# PARTS OF THE EXERCISE:
1. Answer these questions from the commercial insurance trends text:
(a) In what year did mandatory climate disclosures commence?
(b) Whose research highlighted a widening split between insurers executing cloud and data transformations and those lagging?
(c) How does the text describe 2024 in terms of natural disasters in Australia?
2. Pick up the commercial insurance trends text after its final sentence and continue it.

# DOCUMENT SEGMENT:

6. Climate and ESG Regulation Drove New Data and Modelling Capabilities
With mandatory climate disclosures commencing in 2025, both insurers and corporate clients faced higher expectations for transparency around climate exposure.
Commercial insurers responded by integrating:
- climate-adjusted rating models
- ESG data capture at policy and portfolio levels
- scenario and transition‑risk analytics
- enhanced risk reporting frameworks
Insurers should now act to turn these new climate and ESG data capabilities into competitive advantage by using them to differentiate risk selection, justify pricing, and strengthen portfolio resilience.
7. Cloud and Data Modernisation Became a Strategic Divider
EY’s research highlighted a widening split between insurers successfully executing cloud and data transformations and those lagging. In the commercial market, this gap is most evident in areas including:
- broker response times
- the ability to have a multi-line account view of risk
- the ability to integrate with partner platforms that expand capabilities.
Those with modern data foundations entered 2025 as clear leaders, realising higher quote volumes, reduced unmatched cash and faster time to market for new offerings. We expect to see this gap broaden further in 2026.
8. Use of Emerging Technologies Moved from Investigation to Launch Phase
While still early, 2025 saw many technologies transition from hype to reality in targeted, commercial relevant use cases. Some examples of this are:
- blockchain-based marine and cargo validation
- quantum-enabled catastrophe modelling
- IoT-driven real-time property risk monitoring
- connected-fleet telematics for commercial motor
As these technologies are embedded into more core underwriting and claims processes, they will enable insurers to realise meaningful efficiency gains and risk advantages across their commercial portfolios.
9. Profitability Held Up, But Cost Pressures Intensified
Market performance data showed that insurer profitability remained robust heading into 2025, buoyed by strong investment incomes and the fact that 2024 was one of Australia’s quietest natural disaster years in recent history.

Quantitative chart reasoning data
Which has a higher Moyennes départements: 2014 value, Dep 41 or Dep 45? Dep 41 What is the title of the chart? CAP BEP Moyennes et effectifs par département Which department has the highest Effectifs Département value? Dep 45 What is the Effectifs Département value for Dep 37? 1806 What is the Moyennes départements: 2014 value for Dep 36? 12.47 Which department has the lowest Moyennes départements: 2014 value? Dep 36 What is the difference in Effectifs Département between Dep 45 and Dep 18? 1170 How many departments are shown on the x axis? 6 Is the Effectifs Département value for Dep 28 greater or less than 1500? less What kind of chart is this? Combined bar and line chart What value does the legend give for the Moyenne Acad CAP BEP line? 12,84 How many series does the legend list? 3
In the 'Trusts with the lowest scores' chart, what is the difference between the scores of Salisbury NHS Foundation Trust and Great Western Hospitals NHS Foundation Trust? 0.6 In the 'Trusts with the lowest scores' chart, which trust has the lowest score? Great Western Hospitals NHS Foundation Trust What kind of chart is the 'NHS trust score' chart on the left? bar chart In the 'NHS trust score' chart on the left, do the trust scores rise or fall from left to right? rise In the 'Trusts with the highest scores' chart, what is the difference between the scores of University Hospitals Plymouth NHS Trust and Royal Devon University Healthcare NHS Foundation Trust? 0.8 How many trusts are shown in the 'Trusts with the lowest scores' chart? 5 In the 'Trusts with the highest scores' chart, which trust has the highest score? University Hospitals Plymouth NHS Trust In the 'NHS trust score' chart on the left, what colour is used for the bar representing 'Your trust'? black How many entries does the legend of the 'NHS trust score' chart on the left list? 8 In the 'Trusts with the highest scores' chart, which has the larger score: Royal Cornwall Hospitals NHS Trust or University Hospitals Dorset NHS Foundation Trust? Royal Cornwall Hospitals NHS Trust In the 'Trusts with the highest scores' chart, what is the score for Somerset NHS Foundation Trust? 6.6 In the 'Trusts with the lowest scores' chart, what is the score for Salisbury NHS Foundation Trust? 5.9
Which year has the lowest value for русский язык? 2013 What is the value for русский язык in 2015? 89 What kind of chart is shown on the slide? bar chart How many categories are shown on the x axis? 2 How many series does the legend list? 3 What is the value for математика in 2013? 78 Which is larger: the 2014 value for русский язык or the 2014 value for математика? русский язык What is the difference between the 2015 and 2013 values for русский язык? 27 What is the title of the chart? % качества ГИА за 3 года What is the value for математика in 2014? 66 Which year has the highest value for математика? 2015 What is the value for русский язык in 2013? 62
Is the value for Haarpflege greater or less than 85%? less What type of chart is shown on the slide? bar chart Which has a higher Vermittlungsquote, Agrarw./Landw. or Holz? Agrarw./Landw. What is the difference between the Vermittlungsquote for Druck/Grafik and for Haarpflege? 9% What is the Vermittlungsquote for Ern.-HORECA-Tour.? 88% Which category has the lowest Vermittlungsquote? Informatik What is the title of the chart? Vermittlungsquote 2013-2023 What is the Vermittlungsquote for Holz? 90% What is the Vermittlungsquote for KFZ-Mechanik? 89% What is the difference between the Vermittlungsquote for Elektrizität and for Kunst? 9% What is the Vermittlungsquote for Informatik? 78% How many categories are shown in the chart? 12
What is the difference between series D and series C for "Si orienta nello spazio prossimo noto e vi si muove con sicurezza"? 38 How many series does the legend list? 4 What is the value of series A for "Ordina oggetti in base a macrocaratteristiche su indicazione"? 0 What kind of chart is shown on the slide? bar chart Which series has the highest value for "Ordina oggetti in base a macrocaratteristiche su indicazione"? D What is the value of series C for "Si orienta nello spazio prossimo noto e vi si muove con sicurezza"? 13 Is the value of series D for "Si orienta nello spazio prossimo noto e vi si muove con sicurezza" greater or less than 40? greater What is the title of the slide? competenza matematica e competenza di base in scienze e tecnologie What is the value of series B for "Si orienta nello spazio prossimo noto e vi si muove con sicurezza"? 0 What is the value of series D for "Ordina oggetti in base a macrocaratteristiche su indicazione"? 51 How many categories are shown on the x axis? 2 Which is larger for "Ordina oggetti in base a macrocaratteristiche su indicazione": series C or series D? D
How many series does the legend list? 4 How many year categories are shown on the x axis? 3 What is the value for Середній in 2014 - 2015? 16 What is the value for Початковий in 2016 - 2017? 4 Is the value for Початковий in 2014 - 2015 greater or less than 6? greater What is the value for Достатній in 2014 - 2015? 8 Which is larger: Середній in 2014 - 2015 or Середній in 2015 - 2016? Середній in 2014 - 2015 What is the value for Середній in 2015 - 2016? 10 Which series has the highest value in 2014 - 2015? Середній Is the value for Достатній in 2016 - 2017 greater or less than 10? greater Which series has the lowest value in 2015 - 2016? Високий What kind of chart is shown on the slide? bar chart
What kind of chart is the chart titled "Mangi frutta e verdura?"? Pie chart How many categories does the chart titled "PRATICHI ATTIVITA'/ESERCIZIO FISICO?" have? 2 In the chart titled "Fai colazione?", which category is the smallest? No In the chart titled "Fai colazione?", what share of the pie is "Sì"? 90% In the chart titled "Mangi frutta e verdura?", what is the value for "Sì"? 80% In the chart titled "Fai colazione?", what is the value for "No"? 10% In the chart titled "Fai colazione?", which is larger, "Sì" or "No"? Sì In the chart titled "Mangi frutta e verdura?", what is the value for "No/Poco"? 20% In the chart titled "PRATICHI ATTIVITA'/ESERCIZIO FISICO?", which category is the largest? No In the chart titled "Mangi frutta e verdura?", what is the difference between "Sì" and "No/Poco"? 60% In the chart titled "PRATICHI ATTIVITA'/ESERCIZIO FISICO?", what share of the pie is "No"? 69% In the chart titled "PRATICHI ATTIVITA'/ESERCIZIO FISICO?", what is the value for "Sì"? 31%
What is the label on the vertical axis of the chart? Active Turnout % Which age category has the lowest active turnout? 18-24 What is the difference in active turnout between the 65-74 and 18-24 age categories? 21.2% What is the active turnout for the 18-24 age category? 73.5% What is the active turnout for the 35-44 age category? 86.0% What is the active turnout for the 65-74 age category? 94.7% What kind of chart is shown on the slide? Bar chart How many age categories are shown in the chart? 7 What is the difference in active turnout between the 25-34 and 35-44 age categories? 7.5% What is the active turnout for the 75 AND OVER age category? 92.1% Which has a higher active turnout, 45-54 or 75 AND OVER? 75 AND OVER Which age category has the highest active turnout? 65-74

# TASK RESULTS:
1.
(a) 2025
(b) EY's research
(c) As one of Australia's quietest natural disaster years in recent history

2.
However, beneath the headline figures, commercial portfolios experienced rising loss costs due to:
- construction material inflation
- supply-chain challenges
- higher motor repair costs
- rising reinsurance premiums
Insurers will need to continue to balance rising costs in order to maintain sustainable margins in 2026, in particular following the increased hazard activity we saw in 2025.
10. InsurTech Adoption Shifted from Start-Up to Scale-Up Providers
InsurTech investment matured in 2025, with funding shifting away from rapid-growth plays toward disciplined, scalable business models.
Commercial insurers increasingly adopted these solutions to drive cost efficiencies in high‑expense-ratio commercial portfolios, especially through automation of intake, triage, bordereaux processing, and mid-term adjustment workflows.
In Summary
2025 was marked by regulatory and economic pressures, rapid technological advancement, and the growing impact of climate and supply chain risks. Insurers have responded with resilience and innovation, embracing AI, embedded insurance, and data modernisation to navigate uncertainty and deliver value to clients. Yet, beneath robust profitability, cost and risk pressures continue to intensify, demanding ongoing agility and strategic focus.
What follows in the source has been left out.